▶ [Instruksi Tertulis 1] Ringkas teks halaman tentang sejarah Islam di Prancis dalam tiga kalimat.
▶ [Instruksi Tertulis 2] Tuliskan lanjutan teks halaman tentang sejarah Islam di Prancis, dimulai setelah kalimat terakhirnya.

▶ [Teks Halaman]
Total Tayangan Halaman

Kamis, 19 November 2015

SEJARAH ISLAM DI PRANCIS

Pada tahun 91-94 H, umat Islam melalui panglima perang mereka Musa bin Nushair dan Thariq bin Ziyad berhasil menaklukkan Andalusia.1 Kekuasaan tersebut sampai di daerah Asturies di Propinsi Galicia hingga ke Teluk Biscay, pantai Prancis. Walaupun secara de facto kekuasaan umat Islam belumlah sampai pada daerah-daerah pedesaan dari wilayah yang telah dikuasai. Hal itu dikarenakan medannya yang sulit dan cuaca yang begitu dingin.
Wilayah Prancis
27 Kerajaan di Prancis
Dulu wilayah Prancis terbagi menjadi 27 Kerajaan kecil.

▶ [Data yang Diberikan]
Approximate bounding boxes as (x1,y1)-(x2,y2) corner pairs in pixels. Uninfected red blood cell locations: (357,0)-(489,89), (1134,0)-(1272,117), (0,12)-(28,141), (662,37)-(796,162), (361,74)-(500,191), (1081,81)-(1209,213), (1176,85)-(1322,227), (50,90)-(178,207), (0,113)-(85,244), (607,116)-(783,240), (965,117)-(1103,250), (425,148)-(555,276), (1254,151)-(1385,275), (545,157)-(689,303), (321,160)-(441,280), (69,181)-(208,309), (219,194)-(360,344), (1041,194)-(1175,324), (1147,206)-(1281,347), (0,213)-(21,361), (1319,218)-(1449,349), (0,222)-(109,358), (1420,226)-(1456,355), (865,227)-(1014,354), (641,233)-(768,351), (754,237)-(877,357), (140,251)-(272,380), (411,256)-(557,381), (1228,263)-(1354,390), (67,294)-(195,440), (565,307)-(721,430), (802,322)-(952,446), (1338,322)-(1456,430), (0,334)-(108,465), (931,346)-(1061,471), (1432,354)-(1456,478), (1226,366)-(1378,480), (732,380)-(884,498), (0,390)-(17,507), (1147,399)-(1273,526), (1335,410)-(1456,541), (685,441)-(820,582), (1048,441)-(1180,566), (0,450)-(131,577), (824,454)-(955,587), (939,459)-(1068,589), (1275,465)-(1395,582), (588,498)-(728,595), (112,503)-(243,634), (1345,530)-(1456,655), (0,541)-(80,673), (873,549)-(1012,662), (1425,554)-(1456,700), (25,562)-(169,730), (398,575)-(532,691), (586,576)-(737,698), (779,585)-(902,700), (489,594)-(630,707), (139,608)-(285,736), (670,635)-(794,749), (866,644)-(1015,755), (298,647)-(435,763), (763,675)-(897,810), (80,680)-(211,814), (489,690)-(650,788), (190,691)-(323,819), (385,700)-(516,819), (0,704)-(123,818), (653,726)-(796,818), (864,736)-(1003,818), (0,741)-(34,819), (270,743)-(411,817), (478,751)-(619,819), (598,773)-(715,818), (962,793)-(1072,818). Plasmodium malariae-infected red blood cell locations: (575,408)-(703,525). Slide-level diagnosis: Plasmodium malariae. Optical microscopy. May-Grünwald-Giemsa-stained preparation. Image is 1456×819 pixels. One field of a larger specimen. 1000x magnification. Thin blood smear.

▶ [Hasil Akhir 1] Pada tahun 91–94 H, umat Islam di bawah panglima perang Musa bin Nushair dan Thariq bin Ziyad berhasil menaklukkan Andalusia, dan kekuasaan tersebut mencapai daerah Asturies di Propinsi Galicia hingga Teluk Biscay di pantai Prancis. Secara de facto, kekuasaan itu belum sampai ke daerah pedesaan di wilayah yang telah dikuasai karena medannya sulit dan cuacanya sangat dingin. Dulu wilayah Prancis terbagi menjadi 27 kerajaan kecil.

▶ [Hasil Akhir 2]
Dahulu, Prancis adalah sebuah wilayah yang terdiri dari 27 kerajaan kecil. Orang-orang mengenal mereka yang tinggal di daerah tersebut dengan sebutan orang-orang Gaul atau Gallia. Wilayah ini terdiri dari 5 kawasan:
Pertama: wilayah Septimania adalah wilayah Barat dari propinsi Romawi, Gallia Narbonensis. Daerah ini pernah dikuasai oleh bangsa Visigoth atau bangsa Goth dengan raja mereka Theodoric II. Wilayah ini terdiri dari tujuh kota dengan Narbonne sebagai ibu kotanya.
Kedua: wilayah Aquitaine terletak di barat daya Prancis sekarang, di sepanjang Samudera Atlantik dan Pegunungan Pyerenees yang merupakan pagar batas wilayah Spanyol. Bordeaux adalah ibu kotanya.
Ketiga: wilayah Aix-en-Provence letaknya 30 Km Utara Marseille dan Kota Avignon adalah ibu kotanya.
Keempat: wilayah Burgundi terletak di wilayah timur Prancis.
Kelima: wilayah utara Sungai Loire, sungai terpanjang di Prancis.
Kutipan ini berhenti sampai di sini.